Kitap Yorumu | Karanlık Zihinler - Alexandra Bracken

Orjinal Adı: The Darkest Mind
Türkçe: Karanlık Zihinler
Yazarı: Alexandra Bracken
Yayınevi: Parodi
Sayfa Sayısı: 576


Adım Ruby.
Hepinizden farklıyım.
Aklınızın derinliklerinde gezinebilir, anılarınızı hiç yaşamamışsınız gibi silebilirim.
Henüz 10 yaşındayken Thurmond'daki bu rehabilitasyon kampına gönderildim. Hem de kendi ailem tarafından.
Burada her adımımız izleniyor, nefes alış verişlerimiz bile.
Yalnız değilim.
Maviler...Yeşiller...Turuncular...
Sarılar ve Kırmızılar...
Karanlık Zihinler...
Ve yaşamak için saklanmak zorunda kalanlar
                                              Ve kaçanlar...

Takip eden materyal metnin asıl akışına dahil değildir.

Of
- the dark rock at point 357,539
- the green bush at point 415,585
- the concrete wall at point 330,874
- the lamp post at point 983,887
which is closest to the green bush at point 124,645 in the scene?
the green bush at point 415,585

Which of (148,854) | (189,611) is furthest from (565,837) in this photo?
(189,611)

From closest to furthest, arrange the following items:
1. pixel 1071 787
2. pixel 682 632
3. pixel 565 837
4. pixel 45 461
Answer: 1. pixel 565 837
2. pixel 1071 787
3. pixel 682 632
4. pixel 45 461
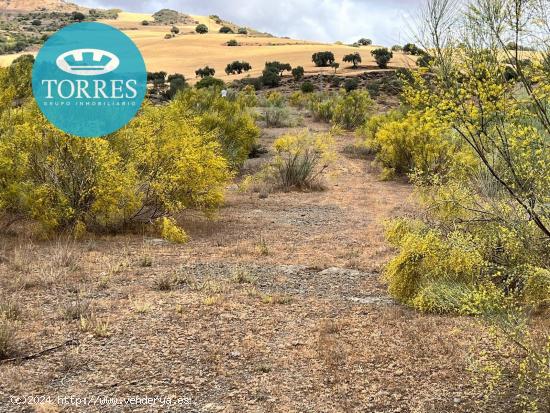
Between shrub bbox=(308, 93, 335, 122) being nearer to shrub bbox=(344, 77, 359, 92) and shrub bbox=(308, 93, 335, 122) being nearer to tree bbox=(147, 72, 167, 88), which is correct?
shrub bbox=(344, 77, 359, 92)

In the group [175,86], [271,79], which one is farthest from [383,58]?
[175,86]

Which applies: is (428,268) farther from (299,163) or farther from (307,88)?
(307,88)

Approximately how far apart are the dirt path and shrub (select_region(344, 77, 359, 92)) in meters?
36.1

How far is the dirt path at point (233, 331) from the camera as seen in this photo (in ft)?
15.6

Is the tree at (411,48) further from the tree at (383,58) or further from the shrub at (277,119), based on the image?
the tree at (383,58)

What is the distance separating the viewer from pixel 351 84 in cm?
4528

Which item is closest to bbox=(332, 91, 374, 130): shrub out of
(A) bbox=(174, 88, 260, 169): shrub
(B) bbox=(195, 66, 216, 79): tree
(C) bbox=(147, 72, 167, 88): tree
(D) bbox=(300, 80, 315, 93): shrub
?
(A) bbox=(174, 88, 260, 169): shrub

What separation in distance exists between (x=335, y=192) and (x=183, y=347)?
1128cm

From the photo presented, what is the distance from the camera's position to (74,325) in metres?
6.10

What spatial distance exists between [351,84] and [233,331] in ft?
136

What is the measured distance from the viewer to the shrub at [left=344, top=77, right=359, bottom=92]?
146 feet

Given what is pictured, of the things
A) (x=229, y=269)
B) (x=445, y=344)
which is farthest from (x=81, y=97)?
(x=445, y=344)

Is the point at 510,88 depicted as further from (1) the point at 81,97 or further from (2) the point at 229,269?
(1) the point at 81,97

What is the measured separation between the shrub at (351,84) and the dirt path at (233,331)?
36.1 metres
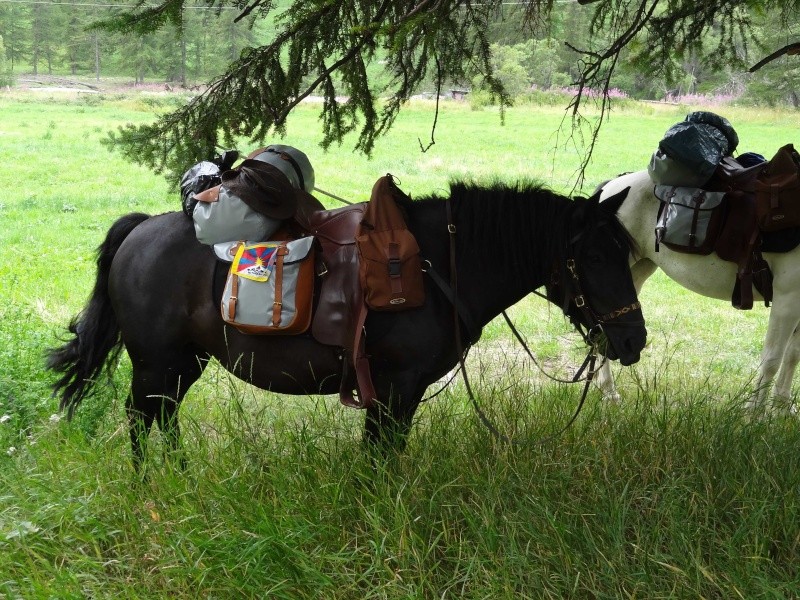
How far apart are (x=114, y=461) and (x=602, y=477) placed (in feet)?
7.59

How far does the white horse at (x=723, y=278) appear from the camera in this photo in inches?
195

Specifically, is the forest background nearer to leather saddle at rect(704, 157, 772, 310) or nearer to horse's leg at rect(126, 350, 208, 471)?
leather saddle at rect(704, 157, 772, 310)

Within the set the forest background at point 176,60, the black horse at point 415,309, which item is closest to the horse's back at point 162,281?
the black horse at point 415,309

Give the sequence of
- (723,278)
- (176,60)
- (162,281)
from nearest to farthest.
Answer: (162,281)
(723,278)
(176,60)

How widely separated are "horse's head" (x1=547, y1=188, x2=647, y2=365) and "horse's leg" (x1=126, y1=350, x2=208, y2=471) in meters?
2.02

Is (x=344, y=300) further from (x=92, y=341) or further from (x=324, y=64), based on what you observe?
(x=324, y=64)

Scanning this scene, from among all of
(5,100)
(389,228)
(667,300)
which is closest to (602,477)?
(389,228)

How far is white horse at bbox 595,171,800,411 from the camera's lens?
16.2 feet

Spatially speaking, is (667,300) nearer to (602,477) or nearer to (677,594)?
(602,477)

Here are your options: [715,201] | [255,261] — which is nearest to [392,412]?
[255,261]

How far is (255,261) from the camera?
333cm

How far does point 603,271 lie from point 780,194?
213 cm

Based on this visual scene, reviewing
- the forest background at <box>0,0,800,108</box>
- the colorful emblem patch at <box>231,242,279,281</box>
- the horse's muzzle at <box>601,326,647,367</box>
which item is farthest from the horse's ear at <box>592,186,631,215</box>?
the forest background at <box>0,0,800,108</box>

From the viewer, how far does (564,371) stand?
6.23 m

Serinin ilk kitabı olan Karanlık Zihinler'i nihayet (!) 11 gün sonunda bitirmiş bulunmaktayım. Ucu ucuna Reading Slumpa girmekten kurtuldum gerçekten. Kitabı D&R'ın 10 TL kampanyasından Sen Benim Diğer Yarımsın ve Bazıları Kalbini Dinler ile birlikte almıştım. O ikisine o kadar çok bayılmıştım ki neden bilmiyorum ama Karanlık Zihinler içinde bir beklenti oluşturdu bende. Sanırım aa bu iki kitap güzelse üçüncüsü de güzel olur ya gibi bir hisse kapıldım. Birde ben bu kitapla ilgili çok güzel yorumlar okumuştum. Herkes harika, sonuna bayıldım, Buz Kapanı bir an önce çıksın falan diye yorumlar yazmıştı. Hal böyle olunca aldım elime okumaya başladım.Ve 11 günün sonunda kitabın yorumu ile karşınızdayım. En iyisi çok uzatmadan biraz konudan bahsedip yoruma geçeyim ben.

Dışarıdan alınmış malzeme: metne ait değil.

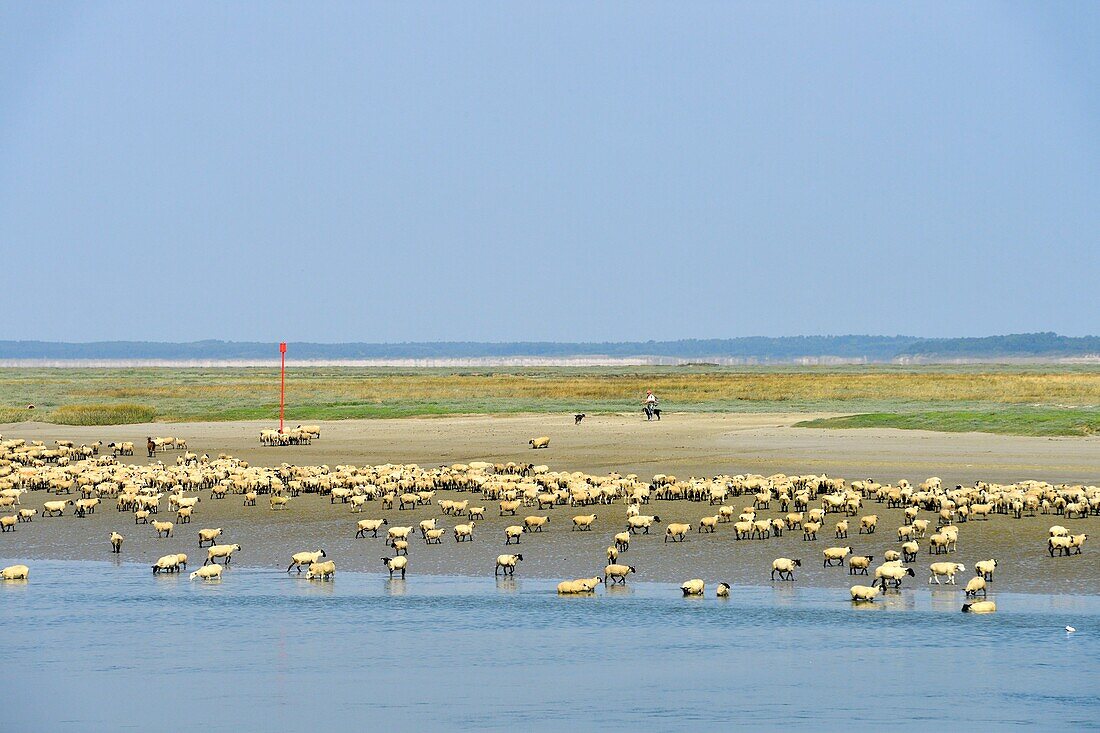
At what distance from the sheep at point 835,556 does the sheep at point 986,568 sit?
6.01 feet

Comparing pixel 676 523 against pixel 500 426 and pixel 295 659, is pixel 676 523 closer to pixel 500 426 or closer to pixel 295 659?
pixel 295 659

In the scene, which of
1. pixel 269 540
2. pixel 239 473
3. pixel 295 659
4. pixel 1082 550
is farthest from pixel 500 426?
pixel 295 659

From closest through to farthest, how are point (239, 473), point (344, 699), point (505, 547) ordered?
point (344, 699) → point (505, 547) → point (239, 473)

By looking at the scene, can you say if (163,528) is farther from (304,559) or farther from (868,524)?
(868,524)

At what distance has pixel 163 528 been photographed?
23641 millimetres

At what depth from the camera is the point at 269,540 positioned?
2325 centimetres

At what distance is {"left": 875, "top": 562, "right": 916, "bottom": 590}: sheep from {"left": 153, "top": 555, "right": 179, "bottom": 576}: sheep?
Answer: 9505mm

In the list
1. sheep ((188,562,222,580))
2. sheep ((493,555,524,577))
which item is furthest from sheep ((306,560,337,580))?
sheep ((493,555,524,577))

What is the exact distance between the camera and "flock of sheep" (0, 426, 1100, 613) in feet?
64.1

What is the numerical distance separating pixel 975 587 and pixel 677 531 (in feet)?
19.7

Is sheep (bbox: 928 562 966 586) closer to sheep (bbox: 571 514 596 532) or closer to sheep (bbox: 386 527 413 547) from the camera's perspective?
sheep (bbox: 571 514 596 532)

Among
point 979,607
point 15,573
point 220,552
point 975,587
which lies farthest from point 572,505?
point 979,607

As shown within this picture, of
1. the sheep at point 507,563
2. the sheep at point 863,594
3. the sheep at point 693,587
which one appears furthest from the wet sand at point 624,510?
the sheep at point 693,587

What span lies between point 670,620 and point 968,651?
3.39 metres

Ruby salgında hayatta kalan çocuklardan biridir. Fakat hayatta kalanlar IAAN adı verilen hastalığa yakalananlardır. Bu hastalık sonucunda bu çocuklar bir takım özel yetenekler kazanırlar. Ve bu çocukları yeteneklerine göre beş gruba bölerler. Maviler, yeşiller, turuncular, sarılar ve kırmızılar. Aileler ne yapacağını bilemez. Kimi çocuklarını rehabilitasyon merkezlerine gönderir onlardan korktukları için, kimi ise onları devletten saklar.


Kitap çok güzel bir şekilde başladı. Konusu, kurgusu o kadar farklı geldi ki. Fakat 100 sayfadan sonra kitap bi monotonlaştı, bi ağırlaştı. Kitabı bıraktığım anlarda elime alasım gelmedi. Aldığımda saatlerce başında kalıp 50-100 sayfa okuyabildim. Bana kalırsa yazar çok çok uzun bir giriş kitabı yazmış. Seriyi üç kitap yapmak yerine uzattığı yerleri kısaltarak iki kitaba düşürebilirdi diye düşünüyorum. Çünkü bi ara gerçekten bunaldım. Okuyorum, okuyorum hep aynı yerde sayıyor gibi hissediyorum. Dedim sorun bende mi acaba herkes güzel yorum yapmıştı. Sonra girdim bir daha baktım yorumlara. Ve benim kadar sıkılan bir sürü insan görünce o kadar mutlu oldum ki anlatamam :D Bir çok insan beni biraz gaza getirmişti üstelik. Sonları çok güzel, ortalarda sıkılırsın zaten sakın bırakma diye. Ama üzülerek belirtmeliyim ki o sondan da beklediğimi alamadım. Evet beklenmedik bir sondu. Fakat 570 sayfa sabretmeme değecek bir son değildi.Neyse velhasıl bu kitabı sevmedim arkadaşlar, ne yaparsam yapayım sevemedim. Konusu o kadar güzel olmasına rağmen çok bunaltıcı bir yanı olduğunu düşünüyorum. Üstelik bana göre yazarın dili de çok ağır. Ben seriye devam etmeyi düşünmüyorum. Okuyan bir arkadaşa anlattırırım artık :D Kitaba puanım 2/5 İki puanı da kurguyu çok beğendiğim için verdim.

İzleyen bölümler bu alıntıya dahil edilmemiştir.